13°) So we finally have the following solutions:
$W_{i_1}(t) = W_{i_1}(0) + W'_{i_1}(0^+)\,t~$ for $~0 \le t \le t_{i_1} = \Delta^{(1)} = \Delta_{i_1}(0^+)~$
(this defines $~i_1$: the index of the smallest positive $\Delta_{i}(0^+)$ as defined in 10°),
and $~\forall t>t_{i_1}:~W_{i_1}(t) = 0~$.

Next we have:
$W_{i_2}(t) = W_{i_2}(0) + W'_{i_2}(0^+)\,t~$ for $~0 \le t \le t_{i_1}~$, and
$W_{i_2}(t) = W_{i_2}(t_{i_1}) + W'_{i_2}(t_{i_1}^+)\,(t-t_{i_1})~$ for $~ t_{i_1} \le t \le t_{i_2} :=  t_{i_1}+\Delta^{(2)}~$,
and $~\forall t>t_{i_2}:~W_{i_2}(t) = 0$.

And so on.
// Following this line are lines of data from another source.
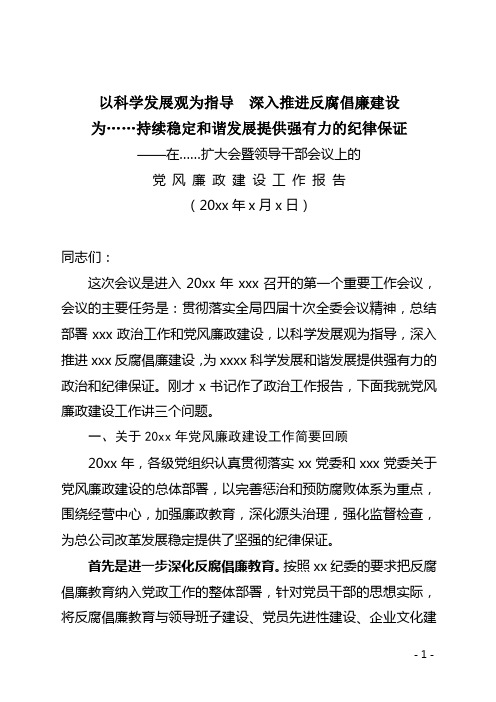 以科学发展观为指导　深入推进反腐倡廉建设
为……持续稳定和谐发展提供强有力的纪律保证
——在……扩大会暨领导干部会议上的
党风廉政建设工作报告
（20xx 年 x 月 x 日）

同志们：

这次会议是进入 20xx 年 xxx 召开的第一个重要工作会议，会议的主要任务是：贯彻落实全局四届十次全委会议精神，总结部署 xxx 政治工作和党风廉政建设，以科学发展观为指导，深入推进 xxx 反腐倡廉建设，为 xxxx 科学发展和谐发展提供强有力的政治和纪律保证。刚才 x 书记作了政治工作报告，下面我就党风廉政建设工作讲三个问题。

一、关于 20xx 年党风廉政建设工作简要回顾

20xx 年，各级党组织认真贯彻落实 xx 党委和 xxx 党委关于党风廉政建设的总体部署，以完善惩治和预防腐败体系为重点，围绕经营中心，加强廉政教育，深化源头治理，强化监督检查，为总公司改革发展稳定提供了坚强的纪律保证。

首先是进一步深化反腐倡廉教育。按照 xx 纪委的要求把反腐倡廉教育纳入党政工作的整体部署，针对党员干部的思想实际，将反腐倡廉教育与领导班子建设、党员先进性建设、企业文化建

- 1 -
The last one that gets empty at some point is
$~W_{i_m}(t) = W_{i_m}(0) + W'_{i_m}(0^+)\,t~$ for $~0 \le t \le t_{i_1}~$,
$~W_{i_m}(t) = W_{i_m}(t_{i_1}) + W'_{i_m}(t_{i_1}^+)\,(t-t_{i_1})~$ for $~ t_{i_1} \le t \le t_{i_2}$,
…
$~W_{i_m}(t) = W_{i_m}(t_{i_{m-1}}) + W'_{i_m}(t_{i_{m-1}}^+)\,(t-t_{i_{m-1}})~$ for $~ t_{i_{m-1}} \le t \le t_{i_m} :=  t_{i_{m-1}}+\Delta^{(m)}~$,
and $~\forall t \ge t_{i_m}:~W_{i_m}(t) = 0$.

Unfortunately, there is no simpler formula than that for these piecewise defined functions.
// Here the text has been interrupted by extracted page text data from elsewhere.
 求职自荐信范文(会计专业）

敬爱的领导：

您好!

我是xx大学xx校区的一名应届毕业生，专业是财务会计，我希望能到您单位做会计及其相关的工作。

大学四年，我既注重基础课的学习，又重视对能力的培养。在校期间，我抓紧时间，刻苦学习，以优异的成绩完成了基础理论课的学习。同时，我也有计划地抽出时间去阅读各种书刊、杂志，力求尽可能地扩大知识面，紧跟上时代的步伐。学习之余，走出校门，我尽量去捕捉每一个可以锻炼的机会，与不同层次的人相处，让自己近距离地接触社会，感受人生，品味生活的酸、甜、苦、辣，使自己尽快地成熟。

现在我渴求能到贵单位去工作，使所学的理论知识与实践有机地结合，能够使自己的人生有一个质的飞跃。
I have made a google sheet that allows make numerical simulations and see how the successive $\Delta^{(k)}$ and $t_{i_k}$ are computed: https://docs.google.com/spreadsheets/d/1giKGtubTUGkyISBwmf0vK8vpPyAyLI845gUavyaCVIY/edit#gid=0

14°) Concerning the final equilibrium state, for $t \ge T := t_{i_m}$, we have
$\forall k>m:~\forall t>T: W_{i_k}(t) = W_{i_k}(T) ~$,
and the sum of these constant nonzero volumes is the same as the sum of all initial volumes,
$~\sum_{k>m} W_{i_k}(T) = \sum_{i\ge0}W_i(0)~$,
and the inflow and outflow of all of the (non-source) buckets, empty or not, is equal to the smallest such flow rate, $ v^* = \min\{ v_i \mid i>0\} $ (assuming that all of them are positive).